I regain my sense of self and continue walking toward my mom’s room. This is the hallway of death. That’s not its official name. It’s the name I gave it when I first started working here. When you’re sent here, you’re going to die. There are no miracles in this hallway. There’s just the reality that all things must pass.

At least my mother has family. At least she has people to rely on. Some of the people that are delivered here don’t have anyone. All they can do is sit in that solitary, white room and think about the choices they made. They sit and stare at the wall, or television screen, and every so often they make a strained noise.

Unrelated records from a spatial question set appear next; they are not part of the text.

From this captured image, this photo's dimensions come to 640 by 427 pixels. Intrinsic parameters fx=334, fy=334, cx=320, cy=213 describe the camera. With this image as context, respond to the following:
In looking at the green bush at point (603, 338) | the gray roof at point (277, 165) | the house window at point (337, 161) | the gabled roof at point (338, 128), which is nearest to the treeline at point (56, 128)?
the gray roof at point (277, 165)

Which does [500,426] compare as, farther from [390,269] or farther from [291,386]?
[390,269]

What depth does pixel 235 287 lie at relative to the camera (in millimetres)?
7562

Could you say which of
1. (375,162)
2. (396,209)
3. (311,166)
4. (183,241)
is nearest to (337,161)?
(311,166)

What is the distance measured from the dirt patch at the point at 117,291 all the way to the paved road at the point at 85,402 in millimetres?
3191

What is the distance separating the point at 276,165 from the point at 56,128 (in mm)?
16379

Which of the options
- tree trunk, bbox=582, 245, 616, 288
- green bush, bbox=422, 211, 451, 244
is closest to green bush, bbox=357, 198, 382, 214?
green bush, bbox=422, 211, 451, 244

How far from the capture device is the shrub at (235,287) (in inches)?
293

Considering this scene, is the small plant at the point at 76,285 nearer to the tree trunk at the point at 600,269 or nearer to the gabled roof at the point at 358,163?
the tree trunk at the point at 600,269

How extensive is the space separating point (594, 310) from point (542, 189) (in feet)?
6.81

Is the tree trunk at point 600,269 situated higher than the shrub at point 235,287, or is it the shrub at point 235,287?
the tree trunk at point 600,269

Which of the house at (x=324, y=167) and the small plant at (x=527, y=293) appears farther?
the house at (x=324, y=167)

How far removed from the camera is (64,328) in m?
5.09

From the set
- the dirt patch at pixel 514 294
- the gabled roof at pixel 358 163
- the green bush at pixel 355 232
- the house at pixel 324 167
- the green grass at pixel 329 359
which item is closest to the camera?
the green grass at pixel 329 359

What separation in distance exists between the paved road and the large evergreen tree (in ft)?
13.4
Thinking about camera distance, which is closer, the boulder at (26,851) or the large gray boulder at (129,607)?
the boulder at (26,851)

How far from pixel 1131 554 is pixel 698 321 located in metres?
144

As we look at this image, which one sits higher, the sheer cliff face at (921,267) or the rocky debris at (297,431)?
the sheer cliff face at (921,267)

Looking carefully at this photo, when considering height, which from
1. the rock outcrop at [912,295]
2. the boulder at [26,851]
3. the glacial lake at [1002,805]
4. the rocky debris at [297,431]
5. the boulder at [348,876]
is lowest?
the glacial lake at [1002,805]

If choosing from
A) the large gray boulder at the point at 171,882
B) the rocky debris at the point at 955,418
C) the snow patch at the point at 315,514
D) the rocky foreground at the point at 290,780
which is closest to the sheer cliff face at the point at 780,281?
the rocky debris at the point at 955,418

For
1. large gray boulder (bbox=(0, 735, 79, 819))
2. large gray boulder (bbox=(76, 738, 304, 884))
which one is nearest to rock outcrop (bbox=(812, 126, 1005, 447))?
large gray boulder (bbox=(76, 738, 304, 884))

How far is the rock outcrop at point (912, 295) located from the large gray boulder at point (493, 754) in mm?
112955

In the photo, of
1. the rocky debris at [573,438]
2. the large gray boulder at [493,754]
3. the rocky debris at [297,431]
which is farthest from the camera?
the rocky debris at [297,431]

Will that be me? If I stay a bachelor forever, will I go out without any witnesses?

I knock on the door three times, even though it’s pointless to. Still, there’s a part of me that knows she is present. Even if her eyes are closed and the morphine is flowing, I know she can hear me. I’m a part of her. I’m her son, dammit.

“Hey Mom.” I smile and enter the room. It’s cold inside. Too damn cold. I told the nurses the other day to keep it at seventy-five degrees. Hastily, I turn the air down and grab a chair. “Sorry it’s so dang cold in here. It’s been a busy week, but I’ll try to come in more often to check up on you.”

Silence. After every second, I wait for her response, but there is nothing. I like to imagine that she’s answering in her head. I take her hand in mine and kiss the top of her skin. Her eyes move, even though they’re closed. That’s how I know that she’s still with us, roaming the halls of memory.

Her mouth twitches and for a second, I think she’s about to say something. She doesn’t. “You want some music in here, Mom?” I ask her. I grab the MP3 player and scroll to her favorite song. Bob Dylan, “Blowing in the Wind.”

When we were much younger, we used to play outside, in the backyard. We’d jump in the leaves, or climb the trees, and mom would turn on that record. It would drive us fucking crazy. I never understood the man’s voice, yet I grew to love it. It became a part of who my mom was.

For the next hour or so, I just sit in the room with her. I continue the hope that it brings some comfort to her. After all, we’re losing someone, but she’s losing everything. She’s the one who has to go through all of this madness. We just have to hold on and endure some mild pain.

So I hold on and hope for the best, though I expect the worst. This year hasn’t been kind to us. Nor has the year before. No, there isn’t any light at the end of the tunnel for me. Not yet, at least. All I can do is stay present.